The U.S. Navy is ramping up its efforts to harvest energy from the ocean with a new research project slated for its Kaneohe Bay, Hawaii wave power test facility. The new project promises to open up a raft of new opportunities for companies that are developing ocean power technologies, because it is driven by private sector innovation rather than deploying in-house research.
The current phase, which partners the Navy with funding from the Department of Energy, involves selecting contractors that will deploy buoys designed to capture energy from the motion of ocean waves and convert it to electricity.
A brief history of federal funding for ocean energy
Though the Navy’s alternative energy programs under President Obama are encountering criticism from certain legislators, the Kaneohe Bay facility is a bipartisan operation that predates the Obama Administration. It was constructed by the Naval Facilities Engineering Command (NAVFAC) in 2003, back when President Bush was Commander-in-Chief.
By June 2004, a demonstration-scale wave energy buoy was deployed at the site, known as the Wave Energy Test Site, under an ongoing research project that has partnered the Navy with the University of Hawaii’s National Marine Renewable Energy Center.
The buoy, developed by the company Ocean Power Technologies, is a 40 kilowatt device situated in waters about 100 feet deep.
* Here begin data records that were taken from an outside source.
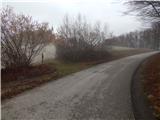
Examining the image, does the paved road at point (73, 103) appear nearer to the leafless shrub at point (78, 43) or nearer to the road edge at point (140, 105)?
the road edge at point (140, 105)

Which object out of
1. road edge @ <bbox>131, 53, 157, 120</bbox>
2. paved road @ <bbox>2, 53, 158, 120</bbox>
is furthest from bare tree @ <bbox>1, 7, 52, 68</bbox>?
road edge @ <bbox>131, 53, 157, 120</bbox>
It operates by the up-and-down motion of waves, which drives an onboard generator. The electricity is transmitted to shore by cable.
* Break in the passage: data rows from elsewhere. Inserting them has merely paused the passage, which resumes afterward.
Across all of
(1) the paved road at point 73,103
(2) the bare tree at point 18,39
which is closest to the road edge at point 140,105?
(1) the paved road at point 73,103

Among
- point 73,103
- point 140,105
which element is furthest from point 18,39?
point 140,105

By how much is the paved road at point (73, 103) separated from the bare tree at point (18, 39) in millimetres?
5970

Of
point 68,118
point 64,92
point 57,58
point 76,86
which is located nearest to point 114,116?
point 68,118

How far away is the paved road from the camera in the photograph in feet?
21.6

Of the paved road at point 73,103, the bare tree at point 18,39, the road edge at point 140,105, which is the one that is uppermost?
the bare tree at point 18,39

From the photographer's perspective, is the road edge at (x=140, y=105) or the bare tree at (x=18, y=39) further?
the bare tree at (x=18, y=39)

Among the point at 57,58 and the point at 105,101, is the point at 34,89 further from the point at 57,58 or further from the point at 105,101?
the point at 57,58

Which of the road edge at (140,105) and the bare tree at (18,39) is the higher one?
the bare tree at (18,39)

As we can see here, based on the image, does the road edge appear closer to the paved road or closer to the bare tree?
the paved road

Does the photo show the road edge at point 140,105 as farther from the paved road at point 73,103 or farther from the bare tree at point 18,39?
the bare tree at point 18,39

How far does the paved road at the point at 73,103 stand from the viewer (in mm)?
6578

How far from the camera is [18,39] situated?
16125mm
Expanding the Navy's ocean energy research
The new project aims to develop wave energy buoys with a commercial scale capacity in the range of 300 to 500 kilowatts. These larger buoys will be positioned at greater depths and will require a new permitting process, as well as re-equipping the test center with new moorings and cables.
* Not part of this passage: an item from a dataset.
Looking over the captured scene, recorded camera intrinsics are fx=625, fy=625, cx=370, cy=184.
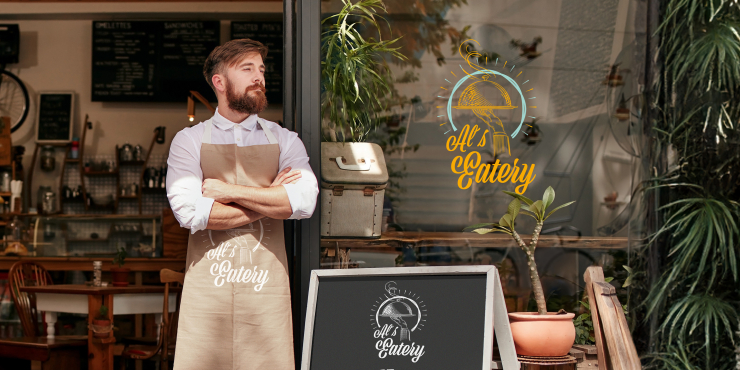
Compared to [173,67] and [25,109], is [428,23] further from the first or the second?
[25,109]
At a recent NAVFAC conference introducing new ocean energy technology from dozens of contractors that are vying for inclusion in the project, NAVFAC Pacific Vice Commander Capt. Pete Lynch explained: “The Navy is committed to reducing our dependence on fossil fuels and is leading the way on the development of viable, renewable energy sources. NAVFAC Pacific is working on ways to make the Navy's shore infrastructure more energy independent and strengthen our energy security position. The ocean is an untapped resource and possible source of renewable energy.”